前回紹介の追憶の道をどんどん奥に歩いても到達する。
1999年9月28日 火曜日
晴れ時々くもり
前回にて、佐目の風穴を確定することができなかったh川口探検隊の一行は、消化不良の思いを抱きながら、追憶の道をさらに奥へと進む。

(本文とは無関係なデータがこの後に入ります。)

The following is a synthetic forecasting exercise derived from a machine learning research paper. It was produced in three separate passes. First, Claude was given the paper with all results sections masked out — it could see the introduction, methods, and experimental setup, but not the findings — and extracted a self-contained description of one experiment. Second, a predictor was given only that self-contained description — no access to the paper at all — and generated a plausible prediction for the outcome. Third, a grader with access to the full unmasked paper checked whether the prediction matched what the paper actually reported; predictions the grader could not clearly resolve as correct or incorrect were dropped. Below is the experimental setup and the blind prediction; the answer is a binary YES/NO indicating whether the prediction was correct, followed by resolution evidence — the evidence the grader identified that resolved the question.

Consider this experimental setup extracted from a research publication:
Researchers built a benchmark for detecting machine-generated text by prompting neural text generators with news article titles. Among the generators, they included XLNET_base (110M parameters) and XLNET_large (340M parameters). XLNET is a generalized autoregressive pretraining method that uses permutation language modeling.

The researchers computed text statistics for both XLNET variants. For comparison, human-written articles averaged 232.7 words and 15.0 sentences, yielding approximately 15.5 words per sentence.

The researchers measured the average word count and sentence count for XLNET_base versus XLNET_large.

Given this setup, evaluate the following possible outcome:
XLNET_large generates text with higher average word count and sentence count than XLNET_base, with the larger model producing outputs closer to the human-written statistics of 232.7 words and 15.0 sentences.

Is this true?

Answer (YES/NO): NO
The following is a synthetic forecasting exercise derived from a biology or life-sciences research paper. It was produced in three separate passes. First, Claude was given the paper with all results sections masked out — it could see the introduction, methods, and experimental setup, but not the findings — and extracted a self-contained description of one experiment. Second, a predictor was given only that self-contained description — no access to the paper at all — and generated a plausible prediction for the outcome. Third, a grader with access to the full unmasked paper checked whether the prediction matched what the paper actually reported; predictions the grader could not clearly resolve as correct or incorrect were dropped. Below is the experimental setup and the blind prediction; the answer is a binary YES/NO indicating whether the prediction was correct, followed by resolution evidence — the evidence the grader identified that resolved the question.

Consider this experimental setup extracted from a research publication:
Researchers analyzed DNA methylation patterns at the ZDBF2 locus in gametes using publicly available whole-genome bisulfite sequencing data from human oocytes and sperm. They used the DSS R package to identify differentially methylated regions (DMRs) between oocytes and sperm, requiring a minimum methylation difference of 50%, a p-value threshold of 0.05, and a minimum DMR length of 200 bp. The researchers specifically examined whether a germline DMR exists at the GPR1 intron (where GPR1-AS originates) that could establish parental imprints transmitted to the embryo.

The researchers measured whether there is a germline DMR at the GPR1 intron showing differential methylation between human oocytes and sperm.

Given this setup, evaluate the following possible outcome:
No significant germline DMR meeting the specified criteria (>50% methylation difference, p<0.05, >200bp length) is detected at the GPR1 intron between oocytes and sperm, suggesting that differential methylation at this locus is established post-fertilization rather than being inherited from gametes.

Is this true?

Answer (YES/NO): NO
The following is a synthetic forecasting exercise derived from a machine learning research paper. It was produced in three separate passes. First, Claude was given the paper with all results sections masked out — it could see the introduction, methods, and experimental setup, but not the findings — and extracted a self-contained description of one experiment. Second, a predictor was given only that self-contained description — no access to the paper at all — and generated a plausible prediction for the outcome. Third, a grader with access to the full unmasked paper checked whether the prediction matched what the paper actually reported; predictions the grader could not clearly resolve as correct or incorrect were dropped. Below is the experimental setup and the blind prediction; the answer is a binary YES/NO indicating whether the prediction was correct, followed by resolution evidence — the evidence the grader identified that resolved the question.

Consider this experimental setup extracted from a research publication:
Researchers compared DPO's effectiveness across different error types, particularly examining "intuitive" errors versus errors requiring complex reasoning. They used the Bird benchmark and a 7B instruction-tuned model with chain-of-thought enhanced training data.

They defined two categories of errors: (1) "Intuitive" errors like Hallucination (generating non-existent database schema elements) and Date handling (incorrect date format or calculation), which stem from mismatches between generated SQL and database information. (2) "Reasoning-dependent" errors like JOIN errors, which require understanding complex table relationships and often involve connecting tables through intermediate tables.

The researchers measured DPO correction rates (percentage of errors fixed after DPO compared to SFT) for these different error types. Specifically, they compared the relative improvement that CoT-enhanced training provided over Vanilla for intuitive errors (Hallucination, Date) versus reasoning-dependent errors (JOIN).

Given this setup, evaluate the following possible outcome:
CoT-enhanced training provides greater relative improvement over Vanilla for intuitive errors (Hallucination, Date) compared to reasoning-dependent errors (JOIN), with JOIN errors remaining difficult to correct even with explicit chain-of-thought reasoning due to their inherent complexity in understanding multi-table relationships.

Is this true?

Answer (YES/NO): NO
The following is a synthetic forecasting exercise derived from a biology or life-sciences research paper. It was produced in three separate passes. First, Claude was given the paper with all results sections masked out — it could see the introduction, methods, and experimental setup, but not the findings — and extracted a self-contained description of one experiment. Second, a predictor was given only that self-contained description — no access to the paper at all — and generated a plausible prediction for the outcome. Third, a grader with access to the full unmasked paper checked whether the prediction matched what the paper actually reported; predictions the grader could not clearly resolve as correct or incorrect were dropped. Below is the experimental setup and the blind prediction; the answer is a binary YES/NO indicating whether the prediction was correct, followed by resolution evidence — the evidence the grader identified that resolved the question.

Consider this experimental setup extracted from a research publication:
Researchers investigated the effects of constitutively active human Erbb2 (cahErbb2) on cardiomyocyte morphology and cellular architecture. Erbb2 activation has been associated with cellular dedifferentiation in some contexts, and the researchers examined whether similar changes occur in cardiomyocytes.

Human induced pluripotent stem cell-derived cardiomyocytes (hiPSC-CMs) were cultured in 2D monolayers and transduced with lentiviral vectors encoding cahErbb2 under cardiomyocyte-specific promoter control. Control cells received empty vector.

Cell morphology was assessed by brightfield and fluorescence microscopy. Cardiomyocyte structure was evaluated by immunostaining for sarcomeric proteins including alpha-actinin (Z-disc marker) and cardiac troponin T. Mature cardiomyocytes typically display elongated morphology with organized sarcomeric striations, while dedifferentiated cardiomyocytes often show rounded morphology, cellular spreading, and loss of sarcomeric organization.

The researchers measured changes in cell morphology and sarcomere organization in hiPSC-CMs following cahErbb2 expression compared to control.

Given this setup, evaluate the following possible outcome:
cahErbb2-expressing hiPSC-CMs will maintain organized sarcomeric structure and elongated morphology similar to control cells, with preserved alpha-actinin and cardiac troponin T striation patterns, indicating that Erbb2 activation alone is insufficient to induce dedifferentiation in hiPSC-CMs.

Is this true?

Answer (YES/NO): NO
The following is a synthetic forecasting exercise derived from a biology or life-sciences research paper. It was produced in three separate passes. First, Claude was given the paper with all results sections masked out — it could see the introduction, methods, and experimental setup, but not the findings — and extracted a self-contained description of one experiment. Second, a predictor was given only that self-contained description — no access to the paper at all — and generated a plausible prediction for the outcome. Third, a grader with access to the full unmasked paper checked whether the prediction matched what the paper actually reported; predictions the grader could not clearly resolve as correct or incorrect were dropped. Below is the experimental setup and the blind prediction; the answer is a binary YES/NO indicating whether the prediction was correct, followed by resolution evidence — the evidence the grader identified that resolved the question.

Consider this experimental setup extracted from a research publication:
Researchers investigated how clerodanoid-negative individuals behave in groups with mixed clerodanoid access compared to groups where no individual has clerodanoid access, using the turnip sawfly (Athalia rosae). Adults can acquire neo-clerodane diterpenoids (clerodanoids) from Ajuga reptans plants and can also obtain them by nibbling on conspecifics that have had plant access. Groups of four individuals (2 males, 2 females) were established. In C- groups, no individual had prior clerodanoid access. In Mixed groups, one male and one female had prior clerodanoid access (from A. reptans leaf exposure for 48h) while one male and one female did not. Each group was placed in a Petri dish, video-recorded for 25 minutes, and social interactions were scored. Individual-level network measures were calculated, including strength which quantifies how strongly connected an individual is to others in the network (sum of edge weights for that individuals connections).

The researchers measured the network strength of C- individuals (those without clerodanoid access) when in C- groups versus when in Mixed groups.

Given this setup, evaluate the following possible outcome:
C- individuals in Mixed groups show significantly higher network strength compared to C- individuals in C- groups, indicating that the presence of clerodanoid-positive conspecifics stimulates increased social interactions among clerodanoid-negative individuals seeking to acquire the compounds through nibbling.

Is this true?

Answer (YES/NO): YES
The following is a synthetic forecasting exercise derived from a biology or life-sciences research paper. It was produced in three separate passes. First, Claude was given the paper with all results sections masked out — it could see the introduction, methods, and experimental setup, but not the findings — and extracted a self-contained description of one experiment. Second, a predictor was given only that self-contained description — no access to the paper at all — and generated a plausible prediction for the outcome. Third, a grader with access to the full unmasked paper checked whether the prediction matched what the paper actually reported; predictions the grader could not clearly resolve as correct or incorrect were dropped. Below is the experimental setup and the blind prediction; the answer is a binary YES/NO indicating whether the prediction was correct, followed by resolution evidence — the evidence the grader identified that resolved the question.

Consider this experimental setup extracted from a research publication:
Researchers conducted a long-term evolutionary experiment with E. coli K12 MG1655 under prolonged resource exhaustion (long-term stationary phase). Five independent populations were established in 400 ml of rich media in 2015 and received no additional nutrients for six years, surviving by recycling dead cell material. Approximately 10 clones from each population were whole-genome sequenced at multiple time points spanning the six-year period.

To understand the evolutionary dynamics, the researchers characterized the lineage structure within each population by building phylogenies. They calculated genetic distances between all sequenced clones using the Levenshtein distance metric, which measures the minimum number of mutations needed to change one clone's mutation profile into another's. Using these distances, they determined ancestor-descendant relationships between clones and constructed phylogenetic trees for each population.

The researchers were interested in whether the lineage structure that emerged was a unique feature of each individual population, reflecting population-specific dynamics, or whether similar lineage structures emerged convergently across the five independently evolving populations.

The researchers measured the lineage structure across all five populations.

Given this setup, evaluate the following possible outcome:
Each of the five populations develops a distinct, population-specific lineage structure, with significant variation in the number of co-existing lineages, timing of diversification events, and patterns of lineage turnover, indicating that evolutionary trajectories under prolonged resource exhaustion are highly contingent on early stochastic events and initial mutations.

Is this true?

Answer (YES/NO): NO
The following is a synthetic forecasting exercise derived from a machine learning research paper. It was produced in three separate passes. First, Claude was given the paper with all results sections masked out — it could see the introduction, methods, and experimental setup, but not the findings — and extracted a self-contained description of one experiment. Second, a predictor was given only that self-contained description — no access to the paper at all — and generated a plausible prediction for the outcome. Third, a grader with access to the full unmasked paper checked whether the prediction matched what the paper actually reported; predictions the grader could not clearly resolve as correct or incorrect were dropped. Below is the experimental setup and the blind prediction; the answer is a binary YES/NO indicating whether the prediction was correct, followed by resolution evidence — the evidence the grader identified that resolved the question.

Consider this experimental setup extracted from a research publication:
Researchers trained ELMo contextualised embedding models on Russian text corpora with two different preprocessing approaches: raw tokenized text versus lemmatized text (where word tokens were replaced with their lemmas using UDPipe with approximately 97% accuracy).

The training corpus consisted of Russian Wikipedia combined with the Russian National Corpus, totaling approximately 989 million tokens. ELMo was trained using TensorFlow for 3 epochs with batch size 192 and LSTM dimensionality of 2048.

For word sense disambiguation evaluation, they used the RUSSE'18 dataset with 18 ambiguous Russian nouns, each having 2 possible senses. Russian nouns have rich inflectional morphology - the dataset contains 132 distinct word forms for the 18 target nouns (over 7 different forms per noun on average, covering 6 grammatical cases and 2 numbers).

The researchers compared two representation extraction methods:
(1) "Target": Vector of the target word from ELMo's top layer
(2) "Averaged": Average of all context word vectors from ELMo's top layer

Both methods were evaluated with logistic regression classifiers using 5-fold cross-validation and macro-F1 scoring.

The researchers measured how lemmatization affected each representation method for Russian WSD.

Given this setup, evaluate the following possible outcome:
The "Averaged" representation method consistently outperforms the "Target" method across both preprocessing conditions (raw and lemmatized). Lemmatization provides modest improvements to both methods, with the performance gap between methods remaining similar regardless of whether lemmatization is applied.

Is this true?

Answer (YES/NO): NO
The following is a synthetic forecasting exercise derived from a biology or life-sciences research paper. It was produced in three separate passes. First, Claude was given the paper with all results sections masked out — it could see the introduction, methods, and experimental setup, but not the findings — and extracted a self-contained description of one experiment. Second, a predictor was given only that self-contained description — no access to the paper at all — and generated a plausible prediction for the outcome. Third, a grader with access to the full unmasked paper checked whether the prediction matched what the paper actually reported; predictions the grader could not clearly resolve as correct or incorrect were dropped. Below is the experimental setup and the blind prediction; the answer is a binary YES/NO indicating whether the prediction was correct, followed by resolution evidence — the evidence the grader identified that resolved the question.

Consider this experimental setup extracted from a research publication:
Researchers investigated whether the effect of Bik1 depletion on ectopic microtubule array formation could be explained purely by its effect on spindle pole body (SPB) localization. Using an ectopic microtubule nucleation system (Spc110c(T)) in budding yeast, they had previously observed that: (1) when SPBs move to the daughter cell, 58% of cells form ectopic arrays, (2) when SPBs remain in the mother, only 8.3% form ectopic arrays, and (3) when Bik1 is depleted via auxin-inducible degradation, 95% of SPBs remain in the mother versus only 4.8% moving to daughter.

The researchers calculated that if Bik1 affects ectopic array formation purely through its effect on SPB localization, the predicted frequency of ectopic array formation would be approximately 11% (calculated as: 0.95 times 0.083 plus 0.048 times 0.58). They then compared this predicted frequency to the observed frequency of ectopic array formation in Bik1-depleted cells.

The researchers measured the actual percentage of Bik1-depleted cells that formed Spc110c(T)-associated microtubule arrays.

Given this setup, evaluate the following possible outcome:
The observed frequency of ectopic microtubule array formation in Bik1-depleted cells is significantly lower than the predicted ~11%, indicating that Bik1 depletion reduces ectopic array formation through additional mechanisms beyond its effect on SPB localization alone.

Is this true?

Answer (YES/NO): NO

山間を進む舗装路は、国道306号線から分離して平行に進み、また国道に戻っている。佐目トンネルを迂回する形で伸びている道であるが、その佐目トンネル東側出口近辺に、住友大阪セメント多賀鉱山がある。
隊長 「ほほう、こんなところに鉱山があったのか」
隊員A「いい感じですね〜」
副隊長「しかし、廃址ではないですね。現役で稼動している様ですよ」
副隊長の指差す方向を見上げると、確かにベルトコンベアから粉砕石が排出されていた。
隊員A「ほんとですね〜、動いてますよ〜」
隊長 「うむむ、だが、一番山側にある建物は廃址っぽいぞ」
副隊長「確かに、蔦に覆われて良い感じですね」
隊長 「よし、隊員B、撮影開始だっ!」
隊員B「・・・」
隊員A「もう撮ってますよ〜」
廃址っぽい部分だけを撮ってみました。
川の向こうは敷地内で立ち入り禁止です。
でっかいタンクです。
少なくとも、乾し草を入れておく訳ではないでしょう。
私は、込み入ったごちゃごちゃした建物が好きです。
さびた鉄塔の奥にある小屋の隅っこが気持ち良さそう。
(どういう根拠で?)
私の立つ道と敷地を、渡り廊下風の建物がつないでいます。
渡り廊下のこちら側の端は山中に消えていて、どうなっているのか判りません。
でも、これも廃址風で良い感じ。
主役の廃址風建物。
蔦に覆われた下部が良い感じです。
上部もちょっと壊れ気味で、今後に期待できます。
(本当に廃址であれば、の話しですが・・・)
蔦に隠されて良く見えませんが、奥に更に建物があります。
良く見えないだけに、想像が広がりますね。
錆びたベルトコンベアも蔦に覆われようとしています。
ああ、山に還る。
隊長 「よし、こんなもんだな」
副隊長「今後の推移に期待の物件ですね」
隊員A「そですね〜、これからどんどん良くなりそうですね〜」
隊長 「幸いにも、ここは散歩コースだからな。ちょくちょくチェックできるだろう」
隊員A「たのしみですね〜」
隊長 「さあ、帰るか・・・副隊長」
副隊長「はい、何ですか?」
隊長 「我々の来た道を一足先に進んで、帰る準備をしておいてくれたまえ」
副隊長「了解しましたっ!」(来た道を戻っていく副隊長)
隊長 「・・・さて、我々は国道をまっすぐ戻るとするか」
隊員A「かえりましょ〜」
隊員B「・・・」(肩をすくめる隊員B)
国道を通り、トンネルをまっすぐ抜けた隊長たちは、バイクに辿り着くとそのまま帰途に着く。
くねくねと曲がりくねった足下の悪い道を戻ってきた副隊長は、バイクが無くなっている事に気付かず、いつまでも隊長たちを待つのであった。